- [Given passage]:
SECTION 4. Remedies.
(a) Subject to the terms of the Intercreditor Agreement, the
Collateral Trust Agreement, and the Letter Agreements, if an Event of Default
shall have occurred and then be continuing, Collateral Trustee may exercise in
respect of the Collateral, in addition to all other rights and remedies
provided for herein or otherwise available to it, all the rights and remedies
of a secured party on default under the Uniform Commercial Code as in effect
in any relevant jurisdiction (the "Code") (whether or not the Code applies to
the affected Collateral). Notwithstanding anything herein to the contrary, the
Collateral Trustee shall not be obligated to take any legal or other action
hereunder which might in its judgment involve or cause it to incur any expense
or liability unless it shall have been furnished with acceptable
indemnification.
(b) Anything contained herein or in the Guaranty, the
Collateral Trust Agreement or the Intercreditor Agreement to the contrary
notwithstanding, Grantors, Collateral Trustee, and, by its execution of a
Letter Agreement, each Approved Trade Creditor agrees that no Approved Trade
Creditor shall have any right individually to realize upon any of the
Collateral or to enforce this Agreement or the Guaranty, it being understood
and agreed that all powers, rights and remedies hereunder may be exercised
solely by the Collateral Trustee, on behalf of Approved Trade Creditors, in
accordance with the terms hereof, and subject to the terms of the
Intercreditor Agreement, and all powers, rights and remedies under this
Agreement, the Guaranty and the Intercreditor Agreement may be exercised
solely by the Collateral Trustee.
(c) Nothwithstanding anything to the contrary in this
Agreement or in the Collateral Documents, (i) the Collateral Trustee shall
have no rights, power or authority with respect to the Collateral which are
greater than the rights, power or authority that would have been conferred
upon the Approved Trade Creditors under the Letter Agreements if the Approved
Trade Creditors were directly granted an interest in the Collateral, and (ii)
the Collateral Trustee has only the rights, powers and authority conferred
upon the Collateral Trustee under the terms of the Collateral Trust Agreement.
SECTION 5. Continuing Security Interest; Transfer of Secured
Obligations; Termination.
(a) This Agreement shall create a continuing security
interest in the Collateral and shall (i) subject to clauses (b), (c) and (d)
of this Section 5, remain in full force and effect until the payment in full
of the Secured Obligations, (ii) be binding upon Grantors and their successors
and assigns, and (iii) inure, together with the rights and remedies of
Collateral Trustee hereunder, to the benefit of Collateral Trustee and each
Approved Trade Creditor and their respective successors and permitted
transferees and assigns.
(b) Upon the payment in full of all Secured Obligations
under the Letter Agreements, the security interest granted hereby shall
automatically terminate and all rights to the Collateral shall revert to the
respective Grantors.
(c) The security interest hereunder with respect to the
Secured Obligations to any Approved Trade Creditor shall automatically
terminate, and the Secured Obligations to such Approved Trade Creditor
hereunder shall be limited, in each case as and to the extent provided in the
Letter Agreement with respect to such Approved Trade Creditor.

- [Problem]: Retype the text of the remedies passage between "SECTION 5. Continuing" and "respective Grantors.", inclusive. Rely only on the passage about remedies and the continuing security interest.

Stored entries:
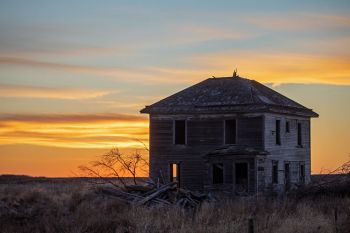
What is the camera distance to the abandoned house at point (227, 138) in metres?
37.5

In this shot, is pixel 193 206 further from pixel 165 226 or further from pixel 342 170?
pixel 165 226

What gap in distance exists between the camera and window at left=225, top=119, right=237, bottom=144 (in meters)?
39.2

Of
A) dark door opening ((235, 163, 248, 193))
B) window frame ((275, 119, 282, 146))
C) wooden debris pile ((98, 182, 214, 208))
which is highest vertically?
window frame ((275, 119, 282, 146))

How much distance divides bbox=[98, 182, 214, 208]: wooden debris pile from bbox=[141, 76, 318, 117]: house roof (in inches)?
270

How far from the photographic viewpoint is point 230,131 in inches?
1561

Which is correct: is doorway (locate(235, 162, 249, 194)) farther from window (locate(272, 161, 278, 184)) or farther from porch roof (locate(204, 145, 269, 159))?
window (locate(272, 161, 278, 184))

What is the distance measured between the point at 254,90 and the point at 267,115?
Result: 114 inches

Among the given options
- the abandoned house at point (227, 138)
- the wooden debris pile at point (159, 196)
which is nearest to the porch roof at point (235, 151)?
the abandoned house at point (227, 138)

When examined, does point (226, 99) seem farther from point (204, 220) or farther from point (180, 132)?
point (204, 220)

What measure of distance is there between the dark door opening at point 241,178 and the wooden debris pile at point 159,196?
12.3 feet

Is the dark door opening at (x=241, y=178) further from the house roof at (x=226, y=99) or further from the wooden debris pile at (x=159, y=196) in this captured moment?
the house roof at (x=226, y=99)

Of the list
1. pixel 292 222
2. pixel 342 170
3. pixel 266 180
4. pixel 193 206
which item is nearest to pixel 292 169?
pixel 266 180

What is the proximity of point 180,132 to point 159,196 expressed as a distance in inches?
383

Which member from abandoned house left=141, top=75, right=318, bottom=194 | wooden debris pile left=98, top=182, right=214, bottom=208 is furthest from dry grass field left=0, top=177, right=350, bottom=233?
abandoned house left=141, top=75, right=318, bottom=194
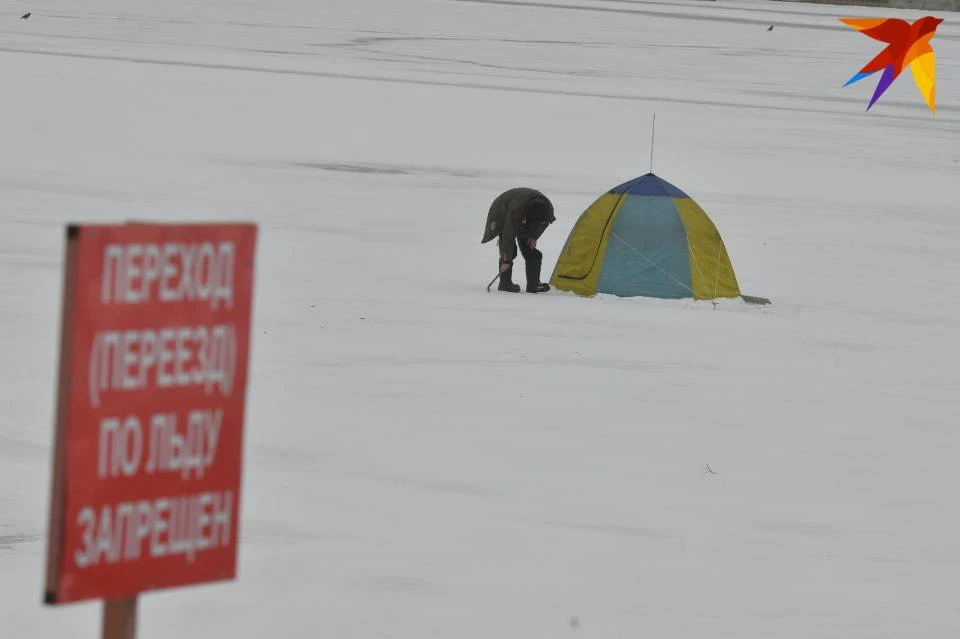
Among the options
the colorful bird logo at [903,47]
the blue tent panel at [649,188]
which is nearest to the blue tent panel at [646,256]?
the blue tent panel at [649,188]

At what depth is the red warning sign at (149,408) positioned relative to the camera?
8.17 ft

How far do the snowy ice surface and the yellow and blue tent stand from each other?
22 cm

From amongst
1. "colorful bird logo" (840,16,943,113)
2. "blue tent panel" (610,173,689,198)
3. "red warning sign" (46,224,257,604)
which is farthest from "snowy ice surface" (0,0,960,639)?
"red warning sign" (46,224,257,604)

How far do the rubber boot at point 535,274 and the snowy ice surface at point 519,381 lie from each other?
0.21 meters

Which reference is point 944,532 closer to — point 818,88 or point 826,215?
point 826,215

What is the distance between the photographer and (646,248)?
1206 cm

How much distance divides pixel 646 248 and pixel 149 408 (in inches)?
378

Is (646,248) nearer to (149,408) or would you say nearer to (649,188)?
(649,188)

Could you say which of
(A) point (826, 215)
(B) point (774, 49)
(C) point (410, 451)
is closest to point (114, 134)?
(A) point (826, 215)

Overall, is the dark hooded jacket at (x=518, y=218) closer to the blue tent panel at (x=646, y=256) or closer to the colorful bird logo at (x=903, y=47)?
the blue tent panel at (x=646, y=256)

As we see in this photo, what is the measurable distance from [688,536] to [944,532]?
3.26 ft

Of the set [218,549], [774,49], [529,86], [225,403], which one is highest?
[774,49]

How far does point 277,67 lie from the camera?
32469 mm

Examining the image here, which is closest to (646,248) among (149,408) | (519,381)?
(519,381)
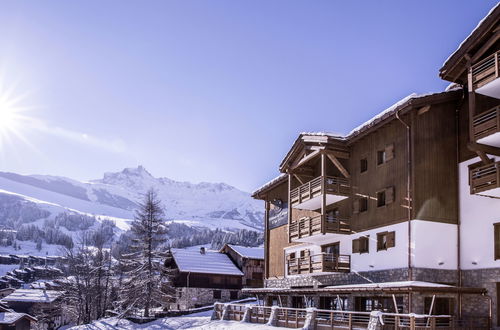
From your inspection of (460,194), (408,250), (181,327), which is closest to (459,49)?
(460,194)

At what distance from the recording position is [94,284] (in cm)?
5919

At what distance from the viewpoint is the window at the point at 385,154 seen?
→ 28.3m

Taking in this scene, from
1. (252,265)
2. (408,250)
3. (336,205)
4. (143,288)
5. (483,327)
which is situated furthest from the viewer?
(252,265)

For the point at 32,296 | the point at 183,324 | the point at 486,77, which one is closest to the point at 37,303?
the point at 32,296

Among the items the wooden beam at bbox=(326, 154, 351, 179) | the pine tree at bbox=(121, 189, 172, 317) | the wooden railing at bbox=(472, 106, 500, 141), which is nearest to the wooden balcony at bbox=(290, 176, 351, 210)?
the wooden beam at bbox=(326, 154, 351, 179)

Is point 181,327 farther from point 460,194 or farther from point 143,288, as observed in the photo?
point 460,194

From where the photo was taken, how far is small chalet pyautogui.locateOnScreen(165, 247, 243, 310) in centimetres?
5628

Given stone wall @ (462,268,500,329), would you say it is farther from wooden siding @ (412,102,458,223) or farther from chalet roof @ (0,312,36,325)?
chalet roof @ (0,312,36,325)

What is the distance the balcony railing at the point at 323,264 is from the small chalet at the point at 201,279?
23.3 meters

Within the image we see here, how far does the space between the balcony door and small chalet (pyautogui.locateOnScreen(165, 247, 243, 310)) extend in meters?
24.1

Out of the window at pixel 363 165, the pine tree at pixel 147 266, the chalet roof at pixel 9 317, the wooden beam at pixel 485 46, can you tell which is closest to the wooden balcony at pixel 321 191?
the window at pixel 363 165

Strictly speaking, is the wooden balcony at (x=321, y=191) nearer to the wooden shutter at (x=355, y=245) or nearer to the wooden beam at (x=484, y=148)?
the wooden shutter at (x=355, y=245)

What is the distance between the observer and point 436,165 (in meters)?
26.6

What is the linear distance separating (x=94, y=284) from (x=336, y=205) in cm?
3518
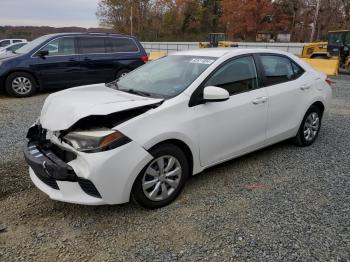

- [Task response]:
SECTION 5. Continuing Security Interest; Transfer of Secured
Obligations; Termination.
(a) This Agreement shall create a continuing security
interest in the Collateral and shall (i) subject to clauses (b), (c) and (d)
of this Section 5, remain in full force and effect until the payment in full
of the Secured Obligations, (ii) be binding upon Grantors and their successors
and assigns, and (iii) inure, together with the rights and remedies of
Collateral Trustee hereunder, to the benefit of Collateral Trustee and each
Approved Trade Creditor and their respective successors and permitted
transferees and assigns.
(b) Upon the payment in full of all Secured Obligations
under the Letter Agreements, the security interest granted hereby shall
automatically terminate and all rights to the Collateral shall revert to the
respective Grantors.